Ce troisième album est le premier dont l'artiste a signé tous les arrangements, la réalisation et la production.
C’est au Sénégal en 1970, à Ngor, un village de pêcheurs lébous, que Diogal Sakho a vu le jour. Diogal pratique la pêche, séchant même les cours pour mieux aller tâter le poisson. Finalement, la musique lui vient assez tard. Ce n’est pas faute d’avoir toute son enfance suivi de concerts en concerts son oncle Moustapha Diagne, dit « Tapha », portant sa guitare sur son dos. C’est à la mort de son mentor que le jeune Diogal osera s’approcher de cet instrument qui le fascine mais l’intimide. Se plongeant dans ses souvenirs, il revoit son oncle jouer, prend des bouquins, gratouille et finalement se lance. Ses premiers pas sur scènes, il les fait dans une boîte à l’occasion des premières parties de Mamadou Konté puis de celles des Frères Guissé. Ces quelques minutes de gloire lui suffisent amplement. Il se perfectionne, comprend qu’il est surtout fait pour chanter et teste ses compositions sur un public plutôt réceptif.
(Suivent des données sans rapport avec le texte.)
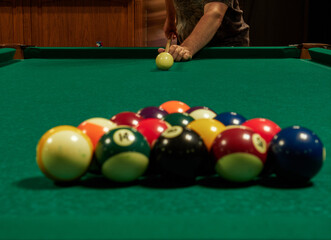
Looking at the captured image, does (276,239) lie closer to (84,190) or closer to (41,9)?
(84,190)

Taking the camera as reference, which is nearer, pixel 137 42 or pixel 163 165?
pixel 163 165

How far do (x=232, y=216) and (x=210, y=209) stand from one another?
0.06m

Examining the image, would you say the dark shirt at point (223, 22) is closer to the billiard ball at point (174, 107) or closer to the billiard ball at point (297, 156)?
the billiard ball at point (174, 107)

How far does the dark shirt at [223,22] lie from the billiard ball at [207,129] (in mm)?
3076

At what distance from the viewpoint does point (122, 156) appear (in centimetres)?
97

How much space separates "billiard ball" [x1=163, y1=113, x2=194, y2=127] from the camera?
3.98 feet

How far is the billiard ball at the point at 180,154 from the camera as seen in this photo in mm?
973

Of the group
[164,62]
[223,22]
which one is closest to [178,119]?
[164,62]

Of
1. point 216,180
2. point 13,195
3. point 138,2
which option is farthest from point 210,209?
point 138,2

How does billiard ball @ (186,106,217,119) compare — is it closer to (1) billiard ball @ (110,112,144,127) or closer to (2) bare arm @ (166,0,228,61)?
(1) billiard ball @ (110,112,144,127)

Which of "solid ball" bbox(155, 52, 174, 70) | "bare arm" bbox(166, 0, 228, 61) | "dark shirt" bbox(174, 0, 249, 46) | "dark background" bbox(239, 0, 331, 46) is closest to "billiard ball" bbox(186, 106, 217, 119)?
"solid ball" bbox(155, 52, 174, 70)

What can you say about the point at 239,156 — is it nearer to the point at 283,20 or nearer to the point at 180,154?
the point at 180,154

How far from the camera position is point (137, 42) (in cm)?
661

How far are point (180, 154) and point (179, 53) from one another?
2.33 metres
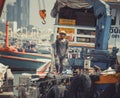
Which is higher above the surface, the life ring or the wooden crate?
the wooden crate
En 1996, Loy Ehrlich (qui a joué avec Touré Kunda et Youssou N'dour), ami de Tapha, lui propose de venir à Paris pour enregistrer une première cassette. A Dakar, le succès est au rendez-vous. Une autre cassette arrive, cette fois distribuée par le label de Youssou N’Dour « Xippi ». Diogal se fait remarquer sur les scènes parisiennes et sort après trois années de travail, le CD « Samba alla ». Loy Erhlich réunit ses amis, Jean Philippe Rykiel, Wasis Diop, Daby Touré, Yakouba Sissoko, Didier Malherbe, Steve Shehan et Pape Dieye qui donnent de l'étoffe aux nouvelles compositions de Diogal. Il dédie cet album à son oncle qui n’a jamais pu sortir de disque et dont il réalise le rêve.